If you look at horsemoms design she has a hole to put the girth through. It's a nice touch too because it allows the sides to blow in the wind a little.
_Posted via Mobile Device_


----------



## JDJumper

Ok thanks 
_Posted via Mobile Device_


----------



## Britt

JDJumper said:


> i like yours.... its really neat but i was looking to do something a little more simple and with just two colors... also I've been meaning to ask everyone who posted a pic of their costume... did u cut out an area where the girth/cinch would go through?

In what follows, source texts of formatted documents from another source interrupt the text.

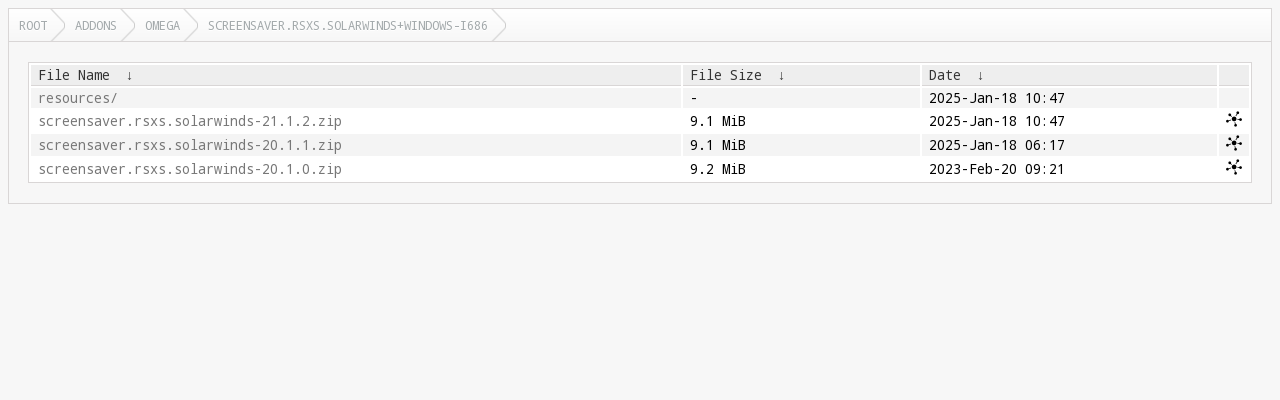

--- FILE ---
content_type: text/html
request_url: https://mirrors.kodi.tv/addons/omega/screensaver.rsxs.solarwinds+windows-i686/?C=S&O=A
body_size: 1269
content:
<!DOCTYPE html>
<html lang="en">
<head>
  <meta charset="UTF-8">
  <meta http-equiv="content-type" content="text/html; charset=utf-8"/>
  <meta name="viewport" content="width=device-width"/>
  <title>Files...</title>
  <link href="https://fonts.googleapis.com/css?family=Droid+Sans+Mono" rel="stylesheet">
  <link rel="stylesheet" href="/fancyindex/css/fancyindex.css">
  <script>
    var path = location.pathname;
    document.title = path;
  </script>
</head>
<body>
<div class="box box-breadcrumbs">
    <div class="box-header">
      <div class="box-header-content">
        <div id="breadcrumbs" class="breadcrumbs">
          <a href="#"></a>
        </div>
      </div>
    </div>
    <div class="box-content clearfix">
      <h1>Index of: 
/addons/omega/screensaver.rsxs.solarwinds+windows-i686/</h1>
<table id="list"><thead><tr><th style="width:55%"><a href="?C=N&O=A">File Name</a>&nbsp;<a href="?C=N&O=D">&nbsp;&darr;&nbsp;</a></th><th style="width:20%"><a href="?C=S&O=A">File Size</a>&nbsp;<a href="?C=S&O=D">&nbsp;&darr;&nbsp;</a></th><th style="width:25%"><a href="?C=M&O=A">Date</a>&nbsp;<a href="?C=M&O=D">&nbsp;&darr;&nbsp;</a></th></tr></thead>
<tbody><tr><td><a href="../?C=S&amp;O=A">Parent directory/</a></td><td>-</td><td>-</td></tr><tr><td><a href="resources/?C=S&amp;O=A" title="resources">resources/</a></td><td>-</td><td>2025-Jan-18 10:47</td></tr>
<tr><td><a href="screensaver.rsxs.solarwinds-21.1.2.zip" title="screensaver.rsxs.solarwinds-21.1.2.zip">screensaver.rsxs.solarwinds-21.1.2.zip</a></td><td>9.1 MiB</td><td>2025-Jan-18 10:47</td></tr>
<tr><td><a href="screensaver.rsxs.solarwinds-20.1.1.zip" title="screensaver.rsxs.solarwinds-20.1.1.zip">screensaver.rsxs.solarwinds-20.1.1.zip</a></td><td>9.1 MiB</td><td>2025-Jan-18 06:17</td></tr>
<tr><td><a href="screensaver.rsxs.solarwinds-20.1.0.zip" title="screensaver.rsxs.solarwinds-20.1.0.zip">screensaver.rsxs.solarwinds-20.1.0.zip</a></td><td>9.2 MiB</td><td>2023-Feb-20 09:21</td></tr>
</tbody></table>
</div>
</div>
<script>
  var loc = document.location.pathname;
  var segments = loc.split('/');
  var breadcrumbs = '';
  var currentPath = '/';
  for (var i=0; i<segments.length; i++) {
    if (segments[i] !== '') {
      currentPath += segments[i] + '/';
      breadcrumbs += '<a href="' +  currentPath + '">' + window.unescape(segments[i]) + '<\/a>';
    } else if (segments.length -1 !== i) {
      currentPath += '';
      breadcrumbs += '<a href="' + currentPath + '">Root<\/a>';
    }
  }
  document.getElementById('breadcrumbs').innerHTML = breadcrumbs;
  var colgroupElement = document.getElementsByTagName('colgroup')[0]
  if (colgroupElement !== undefined)
    colgroupElement.parentNode.removeChild(colgroupElement)
  var theadElement = document.getElementsByTagName('thead')[0]
  if (theadElement !== undefined)
    theadElement.firstChild.append(document.createElement('th'))
  var tbodyElement = document.getElementsByTagName('tbody')[0]
  for (var trElement = tbodyElement.firstChild; trElement !== null; trElement = trElement.nextElementSibling)
  {
    var tdMirrorlist = document.createElement('td');
    if (trElement.childNodes[1].innerHTML !== '-')
    {
      var fileName = trElement.childNodes[0].firstChild.href
      tdMirrorlist.innerHTML = '<a href="' + fileName + '?mirrorlist" style="display: initial" title="Mirrorlist ' + fileName + '"><img src="/css/mirrorlist16.png" /></a>'
    }
    trElement.append(tdMirrorlist);
  }
</script>
<script src="/fancyindex/js/history.js"></script>
</body>
</html>
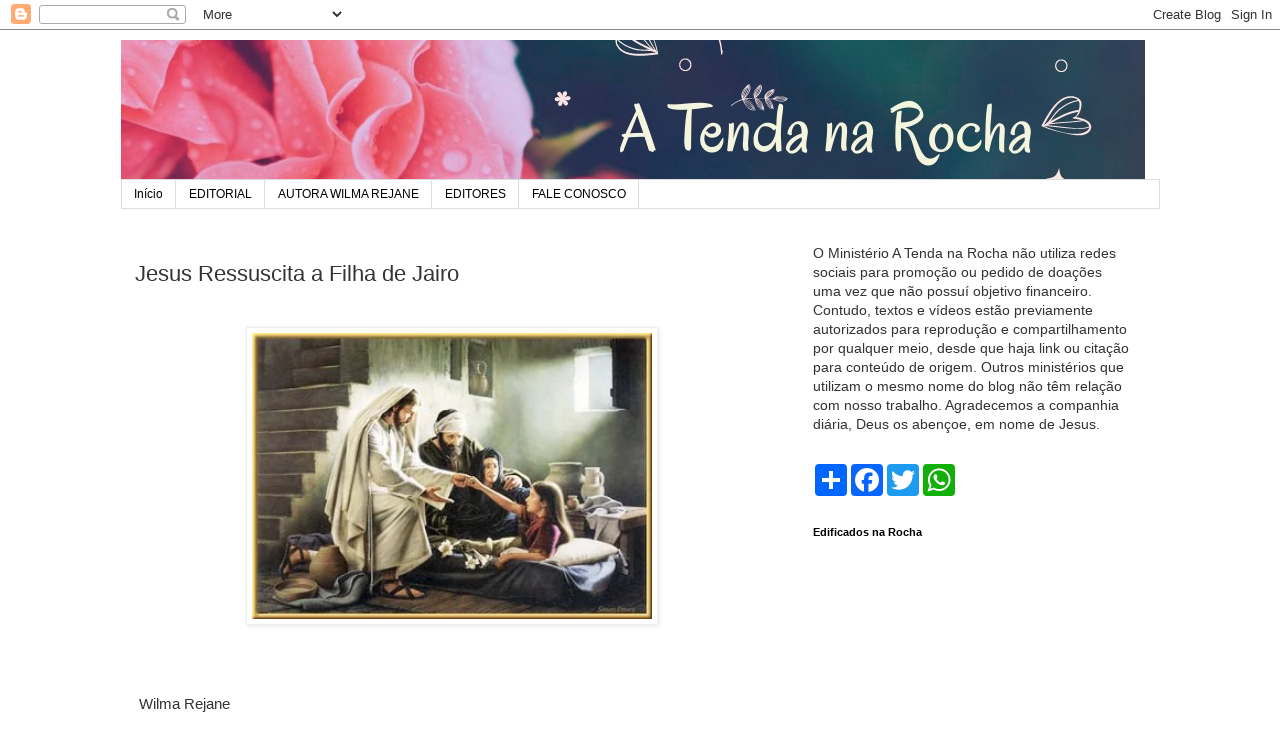

--- FILE ---
content_type: text/html; charset=UTF-8
request_url: https://www.atendanarocha.com/b/stats?style=BLACK_TRANSPARENT&timeRange=ALL_TIME&token=APq4FmBO2jnjSa34PKLiuu82vzsuWbqZMf6eYRL9pJpzaWiP1XMWCf-mM81YyIAqGWBsHBCwgAiirf-Q0t776qOjHZpLnMdD0A
body_size: 18
content:
{"total":20154021,"sparklineOptions":{"backgroundColor":{"fillOpacity":0.1,"fill":"#000000"},"series":[{"areaOpacity":0.3,"color":"#202020"}]},"sparklineData":[[0,9],[1,9],[2,11],[3,13],[4,18],[5,11],[6,12],[7,16],[8,14],[9,15],[10,15],[11,22],[12,16],[13,17],[14,16],[15,17],[16,17],[17,16],[18,24],[19,100],[20,74],[21,37],[22,21],[23,15],[24,17],[25,22],[26,16],[27,19],[28,20],[29,16]],"nextTickMs":18848}

--- FILE ---
content_type: text/javascript; charset=UTF-8
request_url: https://www.atendanarocha.com/2010/09/jesus-ressuscita-filha-de-jairo.html?action=getFeed&widgetId=Feed1&widgetType=Feed&responseType=js&xssi_token=AOuZoY7lGiGcxfbEPpyS6aSNIpGSkj9-lg%3A1769118196780
body_size: 496
content:
try {
_WidgetManager._HandleControllerResult('Feed1', 'getFeed',{'status': 'ok', 'feed': {'entries': [{'title': 'Que forte... somes pedras de edifica\xe7\xe3o, mesmo que...', 'link': 'https://www.atendanarocha.com/2013/06/dos-montoes-de-po-deus-ergue-o_23.html?showComment\x3d1769013384789#c7527649434428274438', 'publishedDate': '2026-01-21T08:36:24.000-08:00', 'author': 'catyaq'}, {'title': 'Est\xe1 permitido, Victor. Todo conte\xfado do blog pode...', 'link': 'https://www.atendanarocha.com/2022/11/por-que-jesus-amaldicoou-figueira.html?showComment\x3d1768408510289#c8460371029259399180', 'publishedDate': '2026-01-14T08:35:10.000-08:00', 'author': 'Wilma  Rejane'}, {'title': 'linda exposi\xe7\xe3o. permita-me us\xe1-la.', 'link': 'https://www.atendanarocha.com/2022/11/por-que-jesus-amaldicoou-figueira.html?showComment\x3d1768263124868#c9205471321167849070', 'publishedDate': '2026-01-12T16:12:04.000-08:00', 'author': 'Vitor Hugo'}, {'title': 'Gra\xe7a e paz de Jesus \xe0 todos! Por que David Owuor...', 'link': 'https://www.atendanarocha.com/2016/02/quem-e-david-owuor.html?showComment\x3d1767746760098#c6832926876289573871', 'publishedDate': '2026-01-06T16:46:00.000-08:00', 'author': 'Wilma  Rejane'}, {'title': 'Am\xe9m, Edna!', 'link': 'https://www.atendanarocha.com/2025/12/feliz-travessia-para-2026-feliz.html?showComment\x3d1767626238513#c5710394487566567644', 'publishedDate': '2026-01-05T07:17:18.000-08:00', 'author': 'Wilma  Rejane'}], 'title': 'A  TENDA  NA  ROCHA'}});
} catch (e) {
  if (typeof log != 'undefined') {
    log('HandleControllerResult failed: ' + e);
  }
}
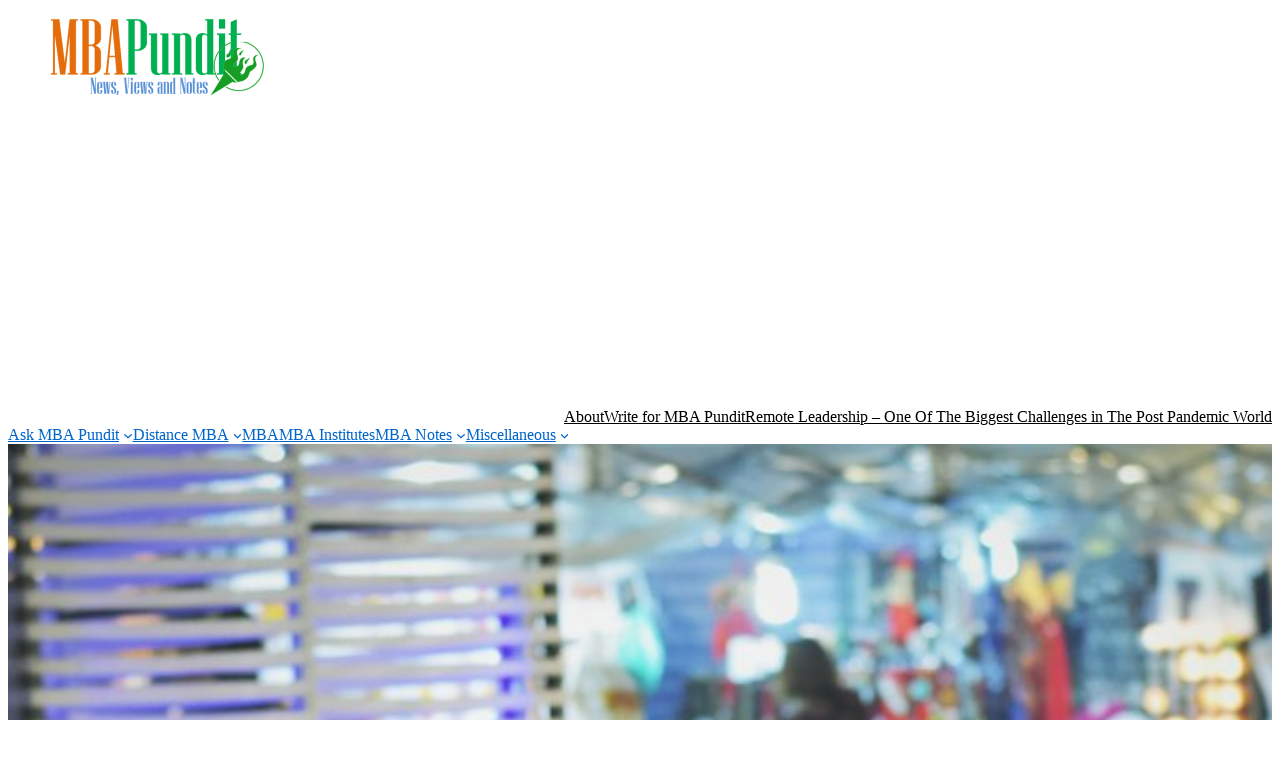

--- FILE ---
content_type: text/html; charset=utf-8
request_url: https://www.google.com/recaptcha/api2/aframe
body_size: 267
content:
<!DOCTYPE HTML><html><head><meta http-equiv="content-type" content="text/html; charset=UTF-8"></head><body><script nonce="3kaUEherwKSBxcCvePhzOQ">/** Anti-fraud and anti-abuse applications only. See google.com/recaptcha */ try{var clients={'sodar':'https://pagead2.googlesyndication.com/pagead/sodar?'};window.addEventListener("message",function(a){try{if(a.source===window.parent){var b=JSON.parse(a.data);var c=clients[b['id']];if(c){var d=document.createElement('img');d.src=c+b['params']+'&rc='+(localStorage.getItem("rc::a")?sessionStorage.getItem("rc::b"):"");window.document.body.appendChild(d);sessionStorage.setItem("rc::e",parseInt(sessionStorage.getItem("rc::e")||0)+1);localStorage.setItem("rc::h",'1769207604801');}}}catch(b){}});window.parent.postMessage("_grecaptcha_ready", "*");}catch(b){}</script></body></html>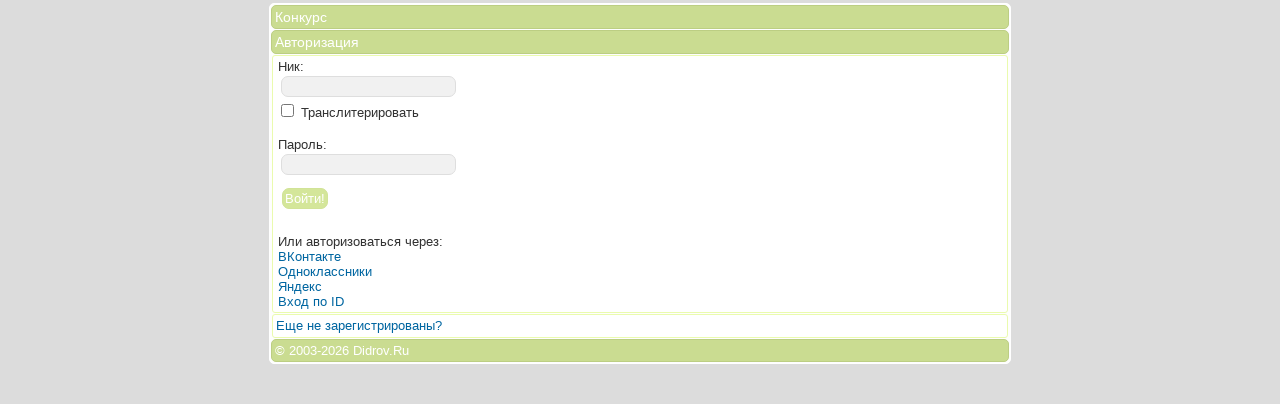

--- FILE ---
content_type: text/html; charset=utf-8
request_url: https://wap.chat.didrov.ru/15.php?rm=61&PHPSESSID=ngtd0fghesn24118vnngf63ol6
body_size: 1461
content:
<!DOCTYPE html>
<html>
<head>
<meta http-equiv="content-type" content="text/html; charset=utf-8"/>
<link rel="icon" href="/favicon.ico" type="image/x-icon"/>
<title>Чат - Didrov.Ru</title>
<style type="text/css">
body { font-weight:normal; font-family: Arial; font-size: 0.8em; background-color: #dcdcdc; text-align: left; max-width: 750px; margin:0px auto; padding:0px; }
a { font-family: arial; text-decoration: none; color: #0066a1; }
a:hover { color: #588eae; text-decoration:underline; }
a.icon { vertical-align:middle; }
.content { margin: 3px 4px; border-radius: 5px; border: 1px solid #fff; background-color: #fefefe; color: #333; }
.tbox { margin: 1px; padding: 3px; font-size: 1.1em; border-radius: 5px; border: 1px solid #bcce83; background-color: #cadc91; color: #fff; }
.sbox { margin: 1px 2px; padding: 3px 3px 4px; border-radius: 3px; border: 1px solid #eafbae; background-color: #ebfcaf; color: #333; }
.cbox {margin: 1px; padding: 3px; font-size: 1em; border-radius: 5px; border: 1px solid #bcce83; background-color: #cadc91; color: #fff; }
.ebox { margin: 2px; padding: 3px 5px; border-radius: 3px; border: 1px solid #ff9461; background-color: #fff; color: #333; }
.mbox { margin: 0 2px 1px; padding: 3px 5px; border-radius: 3px; border: 1px solid #eafbae; background-color: #fff; color: #333; }
.nbox { margin: 1px 2px; padding: 3px 3px 4px; border-radius: 3px; border: 1px solid #eafbae; background-color: #fff; color: #333; }
.lbox { margin: 1px 2px; padding: 3px 5px 4px; }
.pbox { margin: 1px; padding: 1px 3px; font-size: 0.9em; border-radius: 7px; border: 1px solid #eee; }
.pbox:hover { background-color: #ebfcaf; }
.gbox { margin: 1px 2px; padding: 5px; border-radius: 3px; background-color: #f7f7f7; color: #444; }
.wbox { margin: 1px 2px; padding: 4px; border-radius: 3px; border-left: 1px solid #f7f7f7; border-right: 1px solid #f7f7f7; background-color: #fff; color: #444; }
input,textarea,select { margin: 2px 3px 5px; padding: 2px; border-radius: 7px; border: 1px solid #dedede; background-color: #f1f1f1; color: #444; }
input[type="submit"] { margin: 8px 4px 10px; padding: 2px; border-radius: 7px; border: 1px solid #d1e397; background-color: #d4e69a; color: #fff; }
.center { text-align: center; }
.ecover { background-color: #ebfcaf; }
.wcover { color: #fff; }
.ncover { background-color: #f1ffb5; }
</style>

</head>
<body>
<div class="content"><div class="tbox">Конкурс</div><div class="tbox">Авторизация</div><div class="mbox"><form action="https://didrov.ru/auth.php" method="post"><div>Ник:<br/><input name="user" type="text" maxlength="20"/><br/><input type="checkbox" name="tl[]" value="1"/> Транслитерировать<br/><br/>Пароль:<br/><input name="ps" type="password"/><br/><input type="hidden" name="root" value="wap.chat.didrov.ru"/><input type="hidden" name="self" value="/15.php"/><input type="hidden" name="rm" value="61"/><input type="submit" value="Войти!"/></div></form><br/>Или авторизоваться через:<br/><a href="https://oauth.vk.ru/authorize?client_id=2324549&amp;redirect_uri=http%3A%2F%2Fdidrov.ru%2Fauth.php%3Fatype%3Dvk&amp;response_type=code&amp;display=mobile&amp;v=5.107">ВКонтакте</a><br/><a href="http://www.odnoklassniki.ru/oauth/authorize?client_id=1269760&amp;response_type=code&amp;redirect_uri=http%3A%2F%2Fdidrov.ru%2Fauth.php%3Fatype%3Dod">Одноклассники</a><br/><a href="https://oauth.yandex.ru/authorize?response_type=code&amp;client_id=dc94b9a1fa6040cfa427f239e1abd75a&amp;display=popup">Яндекс</a><br/><a href="https://didrov.ru/auth.php?byid=1&amp;root=wap.chat.didrov.ru&amp;self=%2F15.php&amp;rm=61">Вход по ID</a><br/></div><div class="nbox"><a href="https://didrov.ru/registration.php?rm=61&amp;PHPSESSID=ngtd0fghesn24118vnngf63ol6">Еще не зарегистрированы?</a><br/></div><div class="cbox">&#169; 2003-<a href="https://didrov.ru/?PHPSESSID=ngtd0fghesn24118vnngf63ol6" class="wcover">2026 Didrov.Ru</a></div></div>
</body>
</html>
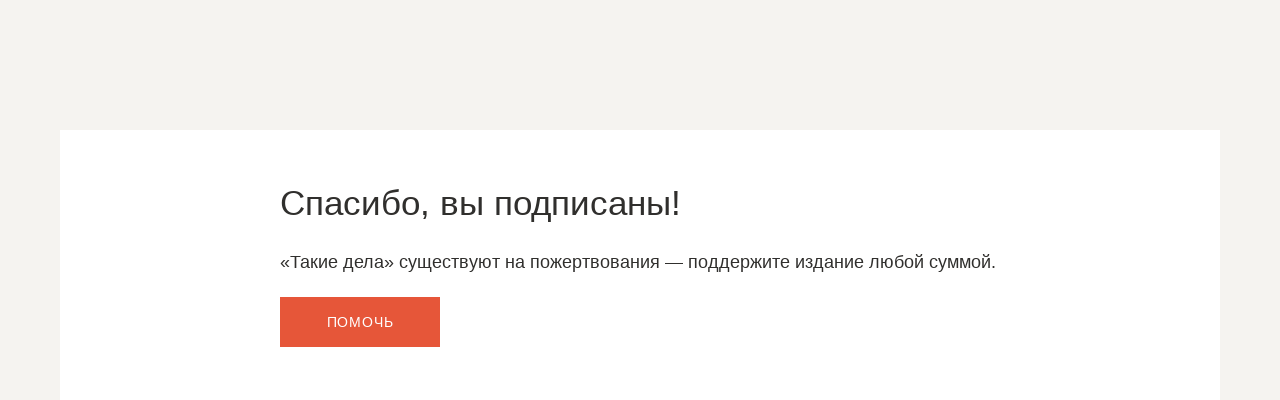

--- FILE ---
content_type: application/javascript
request_url: https://takiedela.ru/wp-content/themes/takiedela/assets/js/thank-page/thank.js?ver=6adba9611337eb3e8a75577ac9b1840e
body_size: 386
content:
$(document).ready(function() {

    $(".i-thank__help-btn").click(function(e) {
        e.preventDefault();

        var thankBtn = $(this),
            thankForm = $(".i-thank__help-form");

        thankBtn.hide();
        thankForm.slideDown();
        setTimeout(function(){
            $('body,html').animate({scrollTop: thankForm.offset().top}, 800);
        }, 300);
    });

Understandable. Lol, I try to outdo myself on my horsey costumes every year that I make costumes. :wink:

And yes, with any costume for my horses that is around the saddle area and hangs down, I cut out an area for the girth to go through.


----------



## HorseMom1025

Yes, I cut girth holes . Once your blanket is made, put it on your horse and put the saddle on. Then use chalk to mark the position of the girth hole.
_Posted via Mobile Device_


----------



## JDJumper

HorseMom1025 said:


> Yes, I cut girth holes . Once your blanket is made, put it on your horse and put the saddle on. Then use chalk to mark the position of the girth hole.
> _Posted via Mobile Device_


Ok thanks 
_Posted via Mobile Device_


----------



## JDJumper

Thanks guys, sorry i didn't get a picture... but I won!


----------